### ARBEITSAUFTRÄGE
**a.** Fassen Sie den Absatz des Interviews, der mit „Auch wenn die 1990er“ beginnt, kürzer als Stichpunktliste zusammen und behalten Sie dabei seine wesentlichen Aussagen bei.
**b.** Geben Sie einen Abschnitt aus dem Interview wortgetreu wieder: Beginnen Sie bei den Worten „Wir wussten, dass“ und hören Sie nach „im heutigen Russland?“ auf.

### BEREITGESTELLTER TEXT
Die Presse: Frau Prochorowa, Sie sind gerade in Wien. Haben Sie Wladimir Putins Inauguration im Fernsehen verfolgt?

Irina Prochorowa: Nein, ich habe seine „Krönung“ nicht im TV gesehen. Jetzt bin ich hier, in einer Woche muss ich sowieso wieder nach Moskau.

Hat die Opposition den Kampf vorerst verloren?

Wir wussten, dass Putin vermutlich wieder kommen würde. Es geht nun um den Aufbau einer Zivilgesellschaft. In den Nullerjahren hat Putin fast alle Institutionen – NGOs, ausländische Stiftungen – zerstört. Wir müssen diese Arbeit heute wieder neu beleben.

Sie setzen sich als Chefin der Michail-Prochorow-Stiftung für liberale Werte ein. Hat der Liberalismus eine Chance im heutigen Russland?

Ja, natürlich. Wenn man über Russland spricht, hat man oft das Bild von einem totalitären Staat im Kopf, was leider für die Sowjetperiode richtig war. Heute würde ich von einem semiautoritären System sprechen. Aber die russische Gesellschaft ist nicht monolithisch. An der Protestbewegung sind viele urbane, junge Menschen beteiligt. Viele vertreten liberale Werte – obwohl sie das selten so ausdrücken würden. Ihr Motto kann anders lauten, aber sie verfolgen Werte wie Unabhängigkeit oder Menschenwürde.

Was sehen Sie als Auslöser für die Proteste?

Auch wenn die 1990er in der öffentlichen Meinung diskreditiert sind, so waren es doch die besten, freiesten Jahre für kreative Ideen. Die Generation, die heute auf die Straße geht, waren damals Kinder. Sie waren freier als Kinder heutzutage, Putins Generation, die Stalin und die Sowjetunion hochleben lässt. Was wir heute sehen, ist eine neue Stufe der demokratischen Entwicklung: Heute reicht es den Menschen nicht mehr, nur mehr nicht hungrig zu sein. Sie wollen etwas tun – aber in Politik und Wirtschaft haben sie kaum Chancen. Die Gesellschaft sucht nach neuen Führern. Komischerweise gibt es nicht genug davon.

Ihr Bruder wollte so ein alternativer Anführer sein. Ist er gescheitert?

### AUSGEWÄHLTE DATENSÄTZE
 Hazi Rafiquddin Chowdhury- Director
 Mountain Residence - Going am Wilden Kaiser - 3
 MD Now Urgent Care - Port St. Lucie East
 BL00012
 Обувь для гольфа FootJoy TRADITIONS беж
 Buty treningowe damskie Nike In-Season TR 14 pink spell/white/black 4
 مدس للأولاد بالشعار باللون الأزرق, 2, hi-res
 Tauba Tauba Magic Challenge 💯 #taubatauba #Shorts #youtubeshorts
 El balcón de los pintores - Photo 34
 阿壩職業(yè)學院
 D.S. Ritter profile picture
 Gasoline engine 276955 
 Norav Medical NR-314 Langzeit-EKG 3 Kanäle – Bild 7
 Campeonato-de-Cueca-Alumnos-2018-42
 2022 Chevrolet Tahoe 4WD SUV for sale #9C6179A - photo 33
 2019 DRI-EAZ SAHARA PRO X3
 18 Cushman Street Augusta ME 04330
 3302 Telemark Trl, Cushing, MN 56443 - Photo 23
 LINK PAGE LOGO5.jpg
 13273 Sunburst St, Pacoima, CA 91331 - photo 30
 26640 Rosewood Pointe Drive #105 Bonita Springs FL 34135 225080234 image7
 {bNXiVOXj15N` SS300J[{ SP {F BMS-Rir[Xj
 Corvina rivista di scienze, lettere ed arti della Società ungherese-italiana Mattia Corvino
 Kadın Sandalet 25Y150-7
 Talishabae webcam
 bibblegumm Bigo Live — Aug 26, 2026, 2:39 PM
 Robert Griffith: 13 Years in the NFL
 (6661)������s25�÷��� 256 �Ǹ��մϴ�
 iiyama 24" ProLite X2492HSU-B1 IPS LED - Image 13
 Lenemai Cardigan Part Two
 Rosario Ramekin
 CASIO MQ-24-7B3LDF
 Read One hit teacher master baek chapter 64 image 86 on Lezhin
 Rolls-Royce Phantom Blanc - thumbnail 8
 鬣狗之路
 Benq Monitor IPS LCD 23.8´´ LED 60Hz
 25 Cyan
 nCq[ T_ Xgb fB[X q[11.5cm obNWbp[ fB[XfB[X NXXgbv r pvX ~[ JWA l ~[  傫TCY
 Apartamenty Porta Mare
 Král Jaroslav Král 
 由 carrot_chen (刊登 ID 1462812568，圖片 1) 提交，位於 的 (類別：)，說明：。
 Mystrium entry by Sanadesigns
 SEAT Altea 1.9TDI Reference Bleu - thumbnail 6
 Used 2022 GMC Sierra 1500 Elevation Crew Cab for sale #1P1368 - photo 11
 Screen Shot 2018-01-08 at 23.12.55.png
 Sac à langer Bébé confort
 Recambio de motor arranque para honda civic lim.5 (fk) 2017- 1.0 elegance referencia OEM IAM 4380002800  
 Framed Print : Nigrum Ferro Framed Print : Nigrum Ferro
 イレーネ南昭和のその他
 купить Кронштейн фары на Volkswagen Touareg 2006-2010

### SCHRIFTLICHE ANTWORTEN
**a.**
- Die 1990er sind in der öffentlichen Meinung diskreditiert, waren aber die besten, freiesten Jahre für kreative Ideen.
- Die Generation, die heute auf die Straße geht, war damals im Kindesalter und freier als Kinder heutzutage.
- Die Proteste sind eine neue Stufe der demokratischen Entwicklung: Es reicht den Menschen nicht mehr, nur nicht hungrig zu sein.
- Sie wollen etwas tun, haben aber in Politik und Wirtschaft kaum Chancen.
- Die Gesellschaft sucht nach neuen Führern, von denen es nicht genug gibt.

**b.**
Wir wussten, dass Putin vermutlich wieder kommen würde. Es geht nun um den Aufbau einer Zivilgesellschaft. In den Nullerjahren hat Putin fast alle Institutionen – NGOs, ausländische Stiftungen – zerstört. Wir müssen diese Arbeit heute wieder neu beleben.

Sie setzen sich als Chefin der Michail-Prochorow-Stiftung für liberale Werte ein. Hat der Liberalismus eine Chance im heutigen Russland?